THE TASK -
Can you turn the lines from the one containing "From the set" through the last line of the data items, both ends included, into a JSON list of strings with one string per line and blank lines left out?

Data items
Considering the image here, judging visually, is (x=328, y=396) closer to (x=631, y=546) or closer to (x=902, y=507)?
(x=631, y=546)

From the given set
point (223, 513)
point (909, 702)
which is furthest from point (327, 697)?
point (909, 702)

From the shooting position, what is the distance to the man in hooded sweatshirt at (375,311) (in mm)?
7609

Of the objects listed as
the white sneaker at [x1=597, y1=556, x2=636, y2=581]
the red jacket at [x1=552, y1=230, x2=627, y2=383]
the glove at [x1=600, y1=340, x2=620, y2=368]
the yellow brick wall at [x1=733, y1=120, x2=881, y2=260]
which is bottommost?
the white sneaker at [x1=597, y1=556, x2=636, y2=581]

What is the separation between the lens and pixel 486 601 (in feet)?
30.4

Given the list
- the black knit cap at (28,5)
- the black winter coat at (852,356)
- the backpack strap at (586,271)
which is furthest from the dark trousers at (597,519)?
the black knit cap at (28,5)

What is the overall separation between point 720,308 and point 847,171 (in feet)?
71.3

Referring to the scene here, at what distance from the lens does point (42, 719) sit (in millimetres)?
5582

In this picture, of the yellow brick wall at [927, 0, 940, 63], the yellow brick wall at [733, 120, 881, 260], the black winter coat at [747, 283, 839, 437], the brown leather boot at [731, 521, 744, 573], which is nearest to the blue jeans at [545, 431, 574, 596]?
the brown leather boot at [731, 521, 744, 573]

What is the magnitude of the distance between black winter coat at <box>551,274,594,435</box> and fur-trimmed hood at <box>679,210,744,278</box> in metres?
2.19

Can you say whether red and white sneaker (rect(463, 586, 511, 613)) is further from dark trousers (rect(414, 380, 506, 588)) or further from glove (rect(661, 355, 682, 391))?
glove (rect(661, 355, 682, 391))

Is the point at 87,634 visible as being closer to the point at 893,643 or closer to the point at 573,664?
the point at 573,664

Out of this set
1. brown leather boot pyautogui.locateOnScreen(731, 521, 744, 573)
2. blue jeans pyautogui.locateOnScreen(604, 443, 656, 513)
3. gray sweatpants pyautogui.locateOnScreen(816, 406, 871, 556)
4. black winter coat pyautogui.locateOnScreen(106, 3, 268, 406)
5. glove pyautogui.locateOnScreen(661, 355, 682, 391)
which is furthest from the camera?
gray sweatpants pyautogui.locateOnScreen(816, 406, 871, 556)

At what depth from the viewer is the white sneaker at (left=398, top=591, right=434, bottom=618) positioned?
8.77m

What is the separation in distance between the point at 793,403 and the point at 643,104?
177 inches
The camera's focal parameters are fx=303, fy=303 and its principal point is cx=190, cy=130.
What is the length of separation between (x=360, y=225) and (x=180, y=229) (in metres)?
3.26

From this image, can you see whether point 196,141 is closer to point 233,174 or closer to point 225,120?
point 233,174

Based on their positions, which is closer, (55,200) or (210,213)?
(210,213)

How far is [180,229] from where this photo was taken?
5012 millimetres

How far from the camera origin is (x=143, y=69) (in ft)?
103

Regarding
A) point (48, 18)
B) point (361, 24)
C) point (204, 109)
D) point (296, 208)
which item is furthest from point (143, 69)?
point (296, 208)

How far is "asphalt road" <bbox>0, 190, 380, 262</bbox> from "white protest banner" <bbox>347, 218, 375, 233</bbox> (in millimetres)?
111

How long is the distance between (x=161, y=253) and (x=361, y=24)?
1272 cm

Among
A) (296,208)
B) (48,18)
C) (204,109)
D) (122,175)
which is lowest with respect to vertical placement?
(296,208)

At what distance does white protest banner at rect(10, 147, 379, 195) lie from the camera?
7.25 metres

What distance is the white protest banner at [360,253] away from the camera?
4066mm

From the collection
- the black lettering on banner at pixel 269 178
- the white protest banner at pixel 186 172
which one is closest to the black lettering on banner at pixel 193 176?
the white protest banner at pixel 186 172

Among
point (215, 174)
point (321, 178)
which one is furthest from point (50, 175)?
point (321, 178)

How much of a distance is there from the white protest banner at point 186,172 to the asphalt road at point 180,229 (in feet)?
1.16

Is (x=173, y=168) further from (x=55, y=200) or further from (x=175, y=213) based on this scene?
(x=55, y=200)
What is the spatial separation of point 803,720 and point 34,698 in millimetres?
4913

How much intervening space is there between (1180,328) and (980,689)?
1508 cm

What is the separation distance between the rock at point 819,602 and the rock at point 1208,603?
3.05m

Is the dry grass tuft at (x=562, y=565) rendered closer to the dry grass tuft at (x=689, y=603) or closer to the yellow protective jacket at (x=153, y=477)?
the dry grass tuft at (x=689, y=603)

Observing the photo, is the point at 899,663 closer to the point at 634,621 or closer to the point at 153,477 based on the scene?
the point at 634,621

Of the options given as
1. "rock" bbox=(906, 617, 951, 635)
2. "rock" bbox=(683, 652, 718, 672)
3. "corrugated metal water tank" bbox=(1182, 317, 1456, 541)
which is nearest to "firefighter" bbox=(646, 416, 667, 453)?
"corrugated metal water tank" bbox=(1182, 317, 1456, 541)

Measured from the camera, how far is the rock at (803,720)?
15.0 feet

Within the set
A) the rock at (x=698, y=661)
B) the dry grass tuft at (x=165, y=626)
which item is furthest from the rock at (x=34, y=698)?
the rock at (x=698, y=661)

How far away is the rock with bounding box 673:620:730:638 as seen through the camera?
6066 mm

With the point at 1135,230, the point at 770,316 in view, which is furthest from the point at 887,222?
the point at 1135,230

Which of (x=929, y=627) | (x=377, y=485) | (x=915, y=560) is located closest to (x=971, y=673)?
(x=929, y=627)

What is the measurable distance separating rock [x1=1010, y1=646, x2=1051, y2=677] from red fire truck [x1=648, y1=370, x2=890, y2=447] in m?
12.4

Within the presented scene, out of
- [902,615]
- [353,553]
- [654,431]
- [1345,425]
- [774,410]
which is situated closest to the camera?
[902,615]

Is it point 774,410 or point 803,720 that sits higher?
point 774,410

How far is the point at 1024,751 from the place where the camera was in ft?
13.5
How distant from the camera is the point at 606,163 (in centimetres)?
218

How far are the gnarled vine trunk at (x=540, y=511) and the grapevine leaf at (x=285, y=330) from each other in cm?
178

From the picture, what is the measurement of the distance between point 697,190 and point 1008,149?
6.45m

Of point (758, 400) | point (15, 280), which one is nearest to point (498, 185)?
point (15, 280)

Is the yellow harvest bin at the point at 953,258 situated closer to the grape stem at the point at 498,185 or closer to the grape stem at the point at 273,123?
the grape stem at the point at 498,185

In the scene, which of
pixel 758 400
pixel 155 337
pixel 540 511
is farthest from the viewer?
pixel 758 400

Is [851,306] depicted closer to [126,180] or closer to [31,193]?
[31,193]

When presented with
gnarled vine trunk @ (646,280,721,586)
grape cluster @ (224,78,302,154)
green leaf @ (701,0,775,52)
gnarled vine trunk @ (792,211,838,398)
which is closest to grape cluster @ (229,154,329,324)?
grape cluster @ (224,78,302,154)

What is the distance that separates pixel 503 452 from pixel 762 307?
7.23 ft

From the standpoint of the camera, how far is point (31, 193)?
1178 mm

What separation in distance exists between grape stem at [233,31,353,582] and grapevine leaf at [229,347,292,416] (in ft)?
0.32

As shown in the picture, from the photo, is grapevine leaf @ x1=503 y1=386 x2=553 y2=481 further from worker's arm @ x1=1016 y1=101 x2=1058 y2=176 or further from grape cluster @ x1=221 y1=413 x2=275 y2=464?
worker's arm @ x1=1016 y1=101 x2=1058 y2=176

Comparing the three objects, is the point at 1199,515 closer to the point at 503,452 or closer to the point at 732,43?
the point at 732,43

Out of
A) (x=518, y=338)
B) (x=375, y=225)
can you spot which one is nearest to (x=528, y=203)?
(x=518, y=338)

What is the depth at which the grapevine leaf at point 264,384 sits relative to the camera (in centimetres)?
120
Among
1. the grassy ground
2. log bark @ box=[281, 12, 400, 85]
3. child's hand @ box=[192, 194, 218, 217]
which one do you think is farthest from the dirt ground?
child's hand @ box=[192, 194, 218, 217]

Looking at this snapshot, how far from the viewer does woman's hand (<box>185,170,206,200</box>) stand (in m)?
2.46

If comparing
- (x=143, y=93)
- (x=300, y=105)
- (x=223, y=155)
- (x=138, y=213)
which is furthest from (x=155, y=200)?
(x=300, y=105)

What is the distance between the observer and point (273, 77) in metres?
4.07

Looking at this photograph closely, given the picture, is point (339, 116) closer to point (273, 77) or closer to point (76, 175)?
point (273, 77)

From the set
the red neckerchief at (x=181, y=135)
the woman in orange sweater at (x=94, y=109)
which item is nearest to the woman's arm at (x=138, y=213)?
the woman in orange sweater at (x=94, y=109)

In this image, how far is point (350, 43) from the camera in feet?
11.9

ANSWER FOR THIS EXERCISE -
[
  "From the set",
  "the red neckerchief at (x=181, y=135)",
  "the woman in orange sweater at (x=94, y=109)",
  "which item is nearest to the woman's arm at (x=138, y=213)?",
  "the woman in orange sweater at (x=94, y=109)",
  "In this image, how far is point (350, 43) from the camera in feet?",
  "11.9"
]